The workload is the most significant lever. A benchmark payload that is smaller than a typical SDK event will produce a higher events-per-second number. A payload that omits stack trace data, breadcrumbs, and user context is faster to parse and write than one that includes them. A benchmark that sends identical events benefits from in-memory deduplication paths that a production workload with diverse fingerprints does not hit.
The hardware choice is the second lever. A benchmark run on a local NVMe SSD will show better SQLite write throughput than one run on network-attached block storage, which is what most VPS providers actually provision. A benchmark on a dedicated bare-metal machine with no noisy neighbors will show lower p99 latency than one on a shared cloud instance. Neither choice is dishonest; both affect the number significantly.

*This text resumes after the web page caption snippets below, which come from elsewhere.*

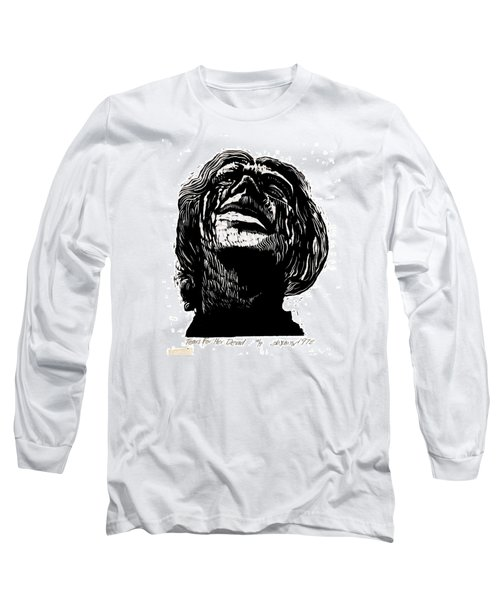 Long Sleeve T-Shirt featuring the relief Tears For Her Dead by Seth Weaver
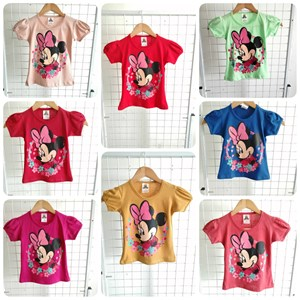 T-Shirt Girl Short Sleeve Minnie Mouse Flower: Size 2-8 (1 - 6 tahun)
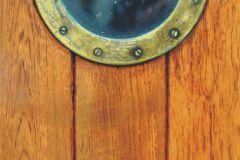 FTN V 2818 cikkszámú tapéta.Fa hatású-fa mintás,barna,vlies poszter, fotótapéta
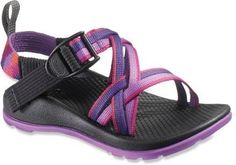 Chaco ZX/1 EcoTread Sandals - Girls'.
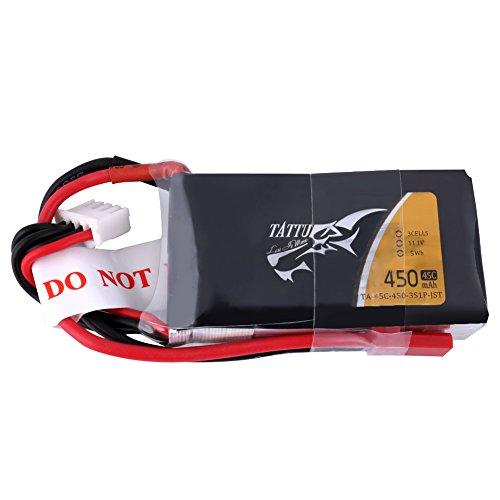 Tattu 450mAh 11.1V 3S1P LiPo Battery Pack 45C with JST Plug for Small Size FPV Blade Torre Preisvergleich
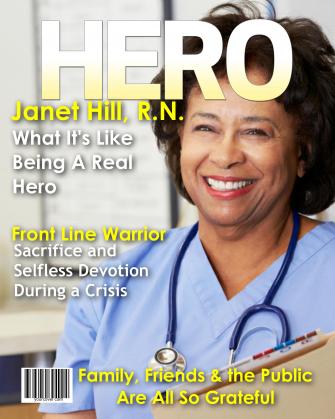 Personalized Hero Magazine Cover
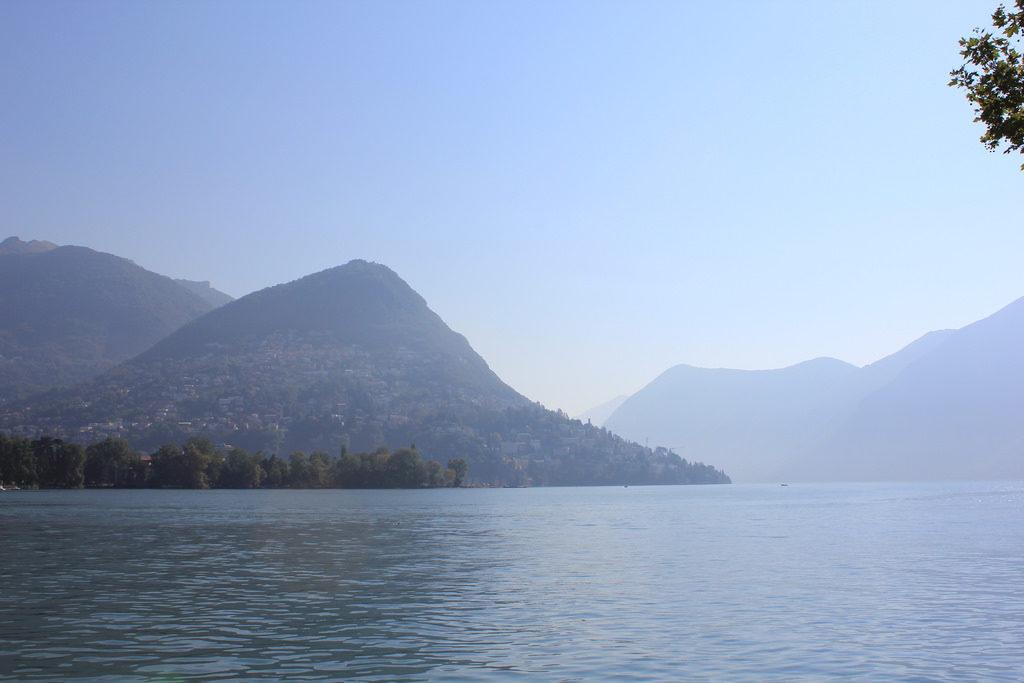 Conti correnti in Svizzera
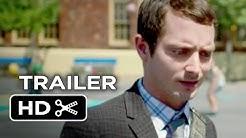 Cooties TRAILER 1 (2015) - Elijah Wood, Rainn Wilson Movie HD
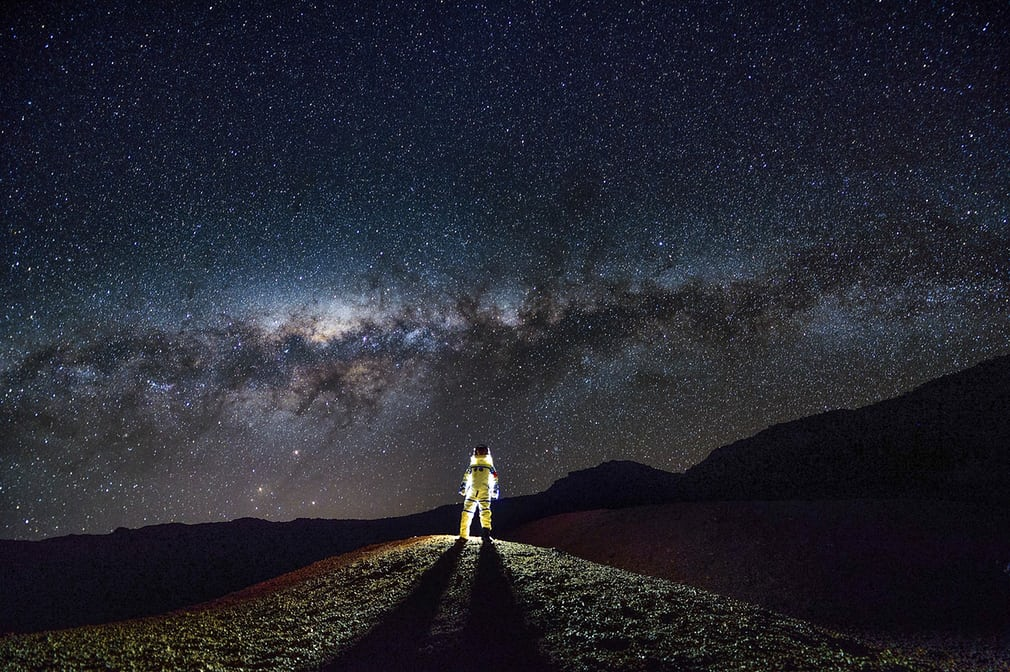 interstellar-travel_03e482ba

The measurement window is the third lever. A one-minute benchmark misses the behavior that appears after the SQLite WAL grows past its checkpoint threshold, after the in-memory event cache evicts cold entries, or after the ingest queue depth starts affecting write latency. A thirty-minute benchmark at a sustained rate is harder to game, but it still does not cover week-long drift.
The incentive is to look fast. That incentive exists whether the publisher is urgentry, Sentry, GlitchTip, or anyone else. The only honest response is reproducibility plus explicit disclosure of what the benchmark does not measure. That is what this guide attempts.
The numbers urgentry publishes
The urgentry benchmark page publishes two primary numbers: 400 events per second sustained throughput and 52 MB resident set size at that load. Both come from the same test run, and both require the specific conditions listed below to be meaningful.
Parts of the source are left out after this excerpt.